WhiteKnightTwo, nicknamed "Eve" after Branson's mother, was designed as a high-altitude aircraft that will launch SpaceShipTwo from midair.

It sports twin fuselages and a 140-foot (43-metre) wingspan and will carry SpaceShipTwo under the centre of its wing, between the two hulls. The plan is for the aircraft to free the spacecraft at about 50,000 feet (15,240 metres), from where it will rocket into space.

Virgin Galactic, part of Branson's airline, vacation and retail company Virgin Group, hopes to send its first paying customers into space for $200,000 (100,300 pounds) each within two years.

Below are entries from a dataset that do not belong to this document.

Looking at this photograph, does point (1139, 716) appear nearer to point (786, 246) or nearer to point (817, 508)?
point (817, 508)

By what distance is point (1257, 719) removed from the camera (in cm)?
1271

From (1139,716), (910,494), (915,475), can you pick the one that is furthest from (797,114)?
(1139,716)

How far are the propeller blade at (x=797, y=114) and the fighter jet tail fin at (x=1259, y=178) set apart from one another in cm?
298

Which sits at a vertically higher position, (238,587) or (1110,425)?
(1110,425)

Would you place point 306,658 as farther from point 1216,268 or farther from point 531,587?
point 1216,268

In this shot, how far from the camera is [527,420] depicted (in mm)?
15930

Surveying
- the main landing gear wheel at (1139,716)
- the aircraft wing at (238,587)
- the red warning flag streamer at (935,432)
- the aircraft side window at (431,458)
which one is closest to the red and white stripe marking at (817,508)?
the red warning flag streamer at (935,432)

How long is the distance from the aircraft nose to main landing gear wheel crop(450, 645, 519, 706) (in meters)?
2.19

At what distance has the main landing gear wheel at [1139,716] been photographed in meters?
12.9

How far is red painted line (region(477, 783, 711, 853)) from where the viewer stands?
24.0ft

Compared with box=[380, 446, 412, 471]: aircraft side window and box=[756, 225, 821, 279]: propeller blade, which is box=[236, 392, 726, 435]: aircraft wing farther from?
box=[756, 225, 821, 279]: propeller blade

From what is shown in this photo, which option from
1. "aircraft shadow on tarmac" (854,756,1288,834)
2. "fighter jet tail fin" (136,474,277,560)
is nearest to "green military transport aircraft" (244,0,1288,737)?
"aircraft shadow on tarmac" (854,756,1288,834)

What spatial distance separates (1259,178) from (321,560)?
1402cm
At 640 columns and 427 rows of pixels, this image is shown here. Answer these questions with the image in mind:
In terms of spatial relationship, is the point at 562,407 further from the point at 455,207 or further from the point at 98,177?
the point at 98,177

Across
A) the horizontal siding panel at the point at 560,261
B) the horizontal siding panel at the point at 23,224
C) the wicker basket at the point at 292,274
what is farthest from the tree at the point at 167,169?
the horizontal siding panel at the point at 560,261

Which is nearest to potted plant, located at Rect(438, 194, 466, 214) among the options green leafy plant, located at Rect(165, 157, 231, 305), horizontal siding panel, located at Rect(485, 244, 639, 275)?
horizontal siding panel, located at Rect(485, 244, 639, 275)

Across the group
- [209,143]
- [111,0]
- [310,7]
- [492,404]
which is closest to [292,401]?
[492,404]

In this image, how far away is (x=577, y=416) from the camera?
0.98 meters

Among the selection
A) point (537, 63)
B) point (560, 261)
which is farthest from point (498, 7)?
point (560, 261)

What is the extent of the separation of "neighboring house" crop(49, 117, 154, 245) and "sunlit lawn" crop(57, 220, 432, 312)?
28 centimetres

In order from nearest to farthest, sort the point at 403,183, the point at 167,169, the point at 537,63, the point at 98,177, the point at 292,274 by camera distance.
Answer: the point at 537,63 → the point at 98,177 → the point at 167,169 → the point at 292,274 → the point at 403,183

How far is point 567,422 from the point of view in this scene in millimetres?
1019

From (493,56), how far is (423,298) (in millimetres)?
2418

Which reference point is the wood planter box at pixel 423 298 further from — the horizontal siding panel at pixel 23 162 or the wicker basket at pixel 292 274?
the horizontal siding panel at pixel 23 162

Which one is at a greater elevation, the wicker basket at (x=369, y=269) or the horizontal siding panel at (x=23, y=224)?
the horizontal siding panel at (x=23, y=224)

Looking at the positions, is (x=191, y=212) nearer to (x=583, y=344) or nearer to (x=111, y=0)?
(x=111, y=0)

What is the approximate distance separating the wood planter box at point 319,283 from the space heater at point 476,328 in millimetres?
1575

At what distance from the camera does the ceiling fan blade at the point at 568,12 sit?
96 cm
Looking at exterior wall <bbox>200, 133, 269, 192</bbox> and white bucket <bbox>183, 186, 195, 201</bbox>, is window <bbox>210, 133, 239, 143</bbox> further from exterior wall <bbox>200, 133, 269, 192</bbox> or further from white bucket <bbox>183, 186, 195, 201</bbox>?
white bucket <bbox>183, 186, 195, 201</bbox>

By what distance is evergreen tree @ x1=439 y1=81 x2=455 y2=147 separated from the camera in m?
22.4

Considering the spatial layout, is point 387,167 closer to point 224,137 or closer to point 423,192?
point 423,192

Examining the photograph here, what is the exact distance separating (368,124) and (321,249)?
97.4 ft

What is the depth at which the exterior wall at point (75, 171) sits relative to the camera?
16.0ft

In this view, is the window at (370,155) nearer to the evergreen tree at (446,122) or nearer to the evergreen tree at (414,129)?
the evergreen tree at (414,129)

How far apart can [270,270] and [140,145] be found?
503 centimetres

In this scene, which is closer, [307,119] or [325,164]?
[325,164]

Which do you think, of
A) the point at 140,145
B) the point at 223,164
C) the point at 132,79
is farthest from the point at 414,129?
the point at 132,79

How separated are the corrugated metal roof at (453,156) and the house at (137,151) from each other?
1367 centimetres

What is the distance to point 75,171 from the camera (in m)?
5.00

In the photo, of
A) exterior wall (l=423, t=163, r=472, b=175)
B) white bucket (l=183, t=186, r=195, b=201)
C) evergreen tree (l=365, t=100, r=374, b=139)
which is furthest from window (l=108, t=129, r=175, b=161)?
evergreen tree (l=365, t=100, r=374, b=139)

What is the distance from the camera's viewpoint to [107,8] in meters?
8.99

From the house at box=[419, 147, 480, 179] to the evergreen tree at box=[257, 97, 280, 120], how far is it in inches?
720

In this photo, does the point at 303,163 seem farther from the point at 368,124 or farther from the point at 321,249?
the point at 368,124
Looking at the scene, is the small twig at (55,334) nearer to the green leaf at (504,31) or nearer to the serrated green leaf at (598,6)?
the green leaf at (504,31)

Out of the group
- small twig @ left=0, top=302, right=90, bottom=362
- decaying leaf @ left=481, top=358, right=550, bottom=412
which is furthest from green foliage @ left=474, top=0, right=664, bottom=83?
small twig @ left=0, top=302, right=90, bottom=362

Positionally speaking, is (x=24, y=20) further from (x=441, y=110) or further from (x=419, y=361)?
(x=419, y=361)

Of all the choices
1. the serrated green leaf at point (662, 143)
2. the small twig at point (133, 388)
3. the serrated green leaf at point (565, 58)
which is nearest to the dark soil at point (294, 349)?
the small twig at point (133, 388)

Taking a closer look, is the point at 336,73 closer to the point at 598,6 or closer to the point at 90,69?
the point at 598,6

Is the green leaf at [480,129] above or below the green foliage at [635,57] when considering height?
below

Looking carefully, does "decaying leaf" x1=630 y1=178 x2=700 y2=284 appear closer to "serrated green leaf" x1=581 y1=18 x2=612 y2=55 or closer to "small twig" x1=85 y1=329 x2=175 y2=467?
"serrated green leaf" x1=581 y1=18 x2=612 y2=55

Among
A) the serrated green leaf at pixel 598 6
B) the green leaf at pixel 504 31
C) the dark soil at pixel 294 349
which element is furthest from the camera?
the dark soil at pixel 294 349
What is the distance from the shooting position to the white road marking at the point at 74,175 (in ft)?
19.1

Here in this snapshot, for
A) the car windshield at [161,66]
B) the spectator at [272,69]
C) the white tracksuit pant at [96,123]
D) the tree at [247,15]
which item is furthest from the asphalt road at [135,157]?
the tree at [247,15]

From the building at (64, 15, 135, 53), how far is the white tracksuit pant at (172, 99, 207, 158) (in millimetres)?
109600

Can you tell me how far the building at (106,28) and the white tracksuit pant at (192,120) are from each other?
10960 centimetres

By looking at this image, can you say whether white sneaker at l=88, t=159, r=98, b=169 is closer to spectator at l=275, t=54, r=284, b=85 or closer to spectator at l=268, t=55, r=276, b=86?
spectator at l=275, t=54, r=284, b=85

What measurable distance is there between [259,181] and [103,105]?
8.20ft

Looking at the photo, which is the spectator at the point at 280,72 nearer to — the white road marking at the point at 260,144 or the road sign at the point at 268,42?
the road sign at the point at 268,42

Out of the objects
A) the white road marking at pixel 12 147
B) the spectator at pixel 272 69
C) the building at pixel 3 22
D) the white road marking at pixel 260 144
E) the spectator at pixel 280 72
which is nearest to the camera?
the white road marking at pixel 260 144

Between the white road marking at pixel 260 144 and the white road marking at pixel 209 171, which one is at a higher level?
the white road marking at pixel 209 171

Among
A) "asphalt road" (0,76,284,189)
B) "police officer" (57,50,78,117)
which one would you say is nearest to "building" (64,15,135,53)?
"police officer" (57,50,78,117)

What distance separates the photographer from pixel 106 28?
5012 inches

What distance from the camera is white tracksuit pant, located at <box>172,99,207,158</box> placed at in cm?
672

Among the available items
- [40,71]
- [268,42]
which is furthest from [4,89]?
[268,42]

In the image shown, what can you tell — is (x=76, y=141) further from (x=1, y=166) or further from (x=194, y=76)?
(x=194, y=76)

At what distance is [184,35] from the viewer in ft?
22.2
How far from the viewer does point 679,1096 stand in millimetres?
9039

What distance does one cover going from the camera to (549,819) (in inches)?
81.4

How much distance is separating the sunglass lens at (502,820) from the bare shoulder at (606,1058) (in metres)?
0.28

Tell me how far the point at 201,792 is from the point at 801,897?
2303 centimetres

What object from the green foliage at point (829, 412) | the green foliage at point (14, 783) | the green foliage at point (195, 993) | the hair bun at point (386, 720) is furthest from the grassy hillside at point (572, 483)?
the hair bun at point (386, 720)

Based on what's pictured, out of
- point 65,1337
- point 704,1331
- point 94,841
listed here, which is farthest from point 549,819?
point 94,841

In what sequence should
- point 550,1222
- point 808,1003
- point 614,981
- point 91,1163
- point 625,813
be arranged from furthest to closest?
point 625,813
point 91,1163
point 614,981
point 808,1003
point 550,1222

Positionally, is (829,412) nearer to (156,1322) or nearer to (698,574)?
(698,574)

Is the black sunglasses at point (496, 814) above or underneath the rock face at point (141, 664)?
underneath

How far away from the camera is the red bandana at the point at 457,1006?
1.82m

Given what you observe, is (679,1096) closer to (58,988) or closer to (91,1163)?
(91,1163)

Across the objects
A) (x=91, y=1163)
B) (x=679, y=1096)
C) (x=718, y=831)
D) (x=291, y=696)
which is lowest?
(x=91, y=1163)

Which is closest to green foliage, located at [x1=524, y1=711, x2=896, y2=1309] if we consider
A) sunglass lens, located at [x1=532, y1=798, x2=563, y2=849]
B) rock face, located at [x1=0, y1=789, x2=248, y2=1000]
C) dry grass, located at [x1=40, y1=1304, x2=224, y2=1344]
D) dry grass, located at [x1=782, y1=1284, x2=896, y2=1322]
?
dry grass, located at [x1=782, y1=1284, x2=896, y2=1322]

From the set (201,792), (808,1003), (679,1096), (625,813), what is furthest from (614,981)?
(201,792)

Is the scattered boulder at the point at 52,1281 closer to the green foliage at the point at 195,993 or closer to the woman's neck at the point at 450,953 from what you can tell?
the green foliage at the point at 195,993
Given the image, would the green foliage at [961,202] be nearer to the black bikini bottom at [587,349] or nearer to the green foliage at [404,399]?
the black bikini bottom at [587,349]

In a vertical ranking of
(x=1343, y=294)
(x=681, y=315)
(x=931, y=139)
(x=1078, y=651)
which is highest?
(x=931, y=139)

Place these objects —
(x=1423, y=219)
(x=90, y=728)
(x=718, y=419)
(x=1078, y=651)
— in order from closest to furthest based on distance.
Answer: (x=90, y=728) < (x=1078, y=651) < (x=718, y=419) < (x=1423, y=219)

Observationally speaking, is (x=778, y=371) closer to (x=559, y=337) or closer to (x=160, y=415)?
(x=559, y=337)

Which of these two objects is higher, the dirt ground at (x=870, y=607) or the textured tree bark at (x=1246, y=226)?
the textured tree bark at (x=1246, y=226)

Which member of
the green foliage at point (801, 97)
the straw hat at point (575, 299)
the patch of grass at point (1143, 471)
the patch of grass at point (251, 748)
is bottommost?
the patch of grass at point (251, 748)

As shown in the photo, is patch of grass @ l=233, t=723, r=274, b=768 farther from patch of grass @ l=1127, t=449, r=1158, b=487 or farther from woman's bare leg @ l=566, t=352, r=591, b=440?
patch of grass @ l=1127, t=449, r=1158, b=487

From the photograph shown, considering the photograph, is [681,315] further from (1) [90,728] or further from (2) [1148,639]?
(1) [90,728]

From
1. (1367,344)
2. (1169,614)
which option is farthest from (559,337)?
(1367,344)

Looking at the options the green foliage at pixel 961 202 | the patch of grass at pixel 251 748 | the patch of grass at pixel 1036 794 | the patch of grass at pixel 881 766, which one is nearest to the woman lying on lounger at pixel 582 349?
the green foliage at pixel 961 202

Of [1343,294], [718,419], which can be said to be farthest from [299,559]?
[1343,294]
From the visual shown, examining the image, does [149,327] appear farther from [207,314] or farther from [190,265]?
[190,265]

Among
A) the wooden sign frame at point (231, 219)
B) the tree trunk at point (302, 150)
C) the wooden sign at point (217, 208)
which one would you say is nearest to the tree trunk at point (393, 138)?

Branson said 200 people signed up for the ultimate sightseeing trip and that he expected the ticket price to drop significantly over the next five years.

Among the passengers expected to make the first trip are physicist Stephen Hawking, actress Victoria Principal and designer Philippe Starck.

Virgin Galactic is one of several contenders in the new commercial space race.

Others include Europe's EADS Astrium; Blue Origin, started by Amazon.com founder Jeff Bezos; Space Exploration Technologies (SpaceX), created by PayPal founder Elon Musk; Rocketplane Kistler; and Bigelow Aerospace, a venture aimed at creating space hotels, started by hotelier Robert Bigelow.

The leader in the budding sector is Space Adventures of Vienna, Virginia, which started the space tourism phenomenon in 2001 when it put U.S. businessman Dennis Tito on a Russian Soyuz spacecraft headed for the International Space Station for a reported $20 million.